DOCUMENT TEXT Start Marker

SOU’s Cascade complex to host variety of first responder training exercises

(Ashland, Ore.) — First responders are likely to become  a common sight at Southern Oregon University’s defunct Cascade student housing complex for the remainder of this summer, as the university has offered the site for a variety of training exercises before demolition of the sprawling facility ramps up in the fall.

Agencies including Ashland Fire & Rescue, Ashland Police Department, Medford Police Department, Medford Fire Department and SWAT teams from Medford, Jackson County and Oregon State Police are coordinating with SOU Campus Public Safety & Parking to conduct drills at the site through Aug. 31. The groups are planning to practice their procedures for building searches, tactical search and rescue, door and window breaching, ladder operations and more.

“This collaboration helps foster our relationships with our first responders and provide them with the opportunity to gather data and experience on the tactics and tools they use to keep our community safe,” said Robert Gibson, director of SOU’s Campus Public Safety & Parking.

DOCUMENT TEXT End Marker
DATASET Start Marker

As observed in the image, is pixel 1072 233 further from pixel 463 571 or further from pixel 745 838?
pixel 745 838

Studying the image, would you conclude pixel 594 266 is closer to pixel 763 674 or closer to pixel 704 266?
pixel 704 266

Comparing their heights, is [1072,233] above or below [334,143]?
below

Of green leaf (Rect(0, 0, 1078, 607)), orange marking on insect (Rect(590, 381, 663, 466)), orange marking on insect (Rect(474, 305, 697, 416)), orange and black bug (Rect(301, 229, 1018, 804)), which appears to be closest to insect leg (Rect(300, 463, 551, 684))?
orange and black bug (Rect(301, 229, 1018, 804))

DATASET End Marker

**EXERCISE INSTRUCTIONS**
What does the passage on first responder training at SOU's Cascade complex say, copied word for word starting with "(Ashland, Ore.) —" and going on through "operations and more."? The rows stand apart from the text about first responder training at SOU's Cascade complex.

**COMPLETED TASK**
(Ashland, Ore.) — First responders are likely to become  a common sight at Southern Oregon University’s defunct Cascade student housing complex for the remainder of this summer, as the university has offered the site for a variety of training exercises before demolition of the sprawling facility ramps up in the fall.

Agencies including Ashland Fire & Rescue, Ashland Police Department, Medford Police Department, Medford Fire Department and SWAT teams from Medford, Jackson County and Oregon State Police are coordinating with SOU Campus Public Safety & Parking to conduct drills at the site through Aug. 31. The groups are planning to practice their procedures for building searches, tactical search and rescue, door and window breaching, ladder operations and more.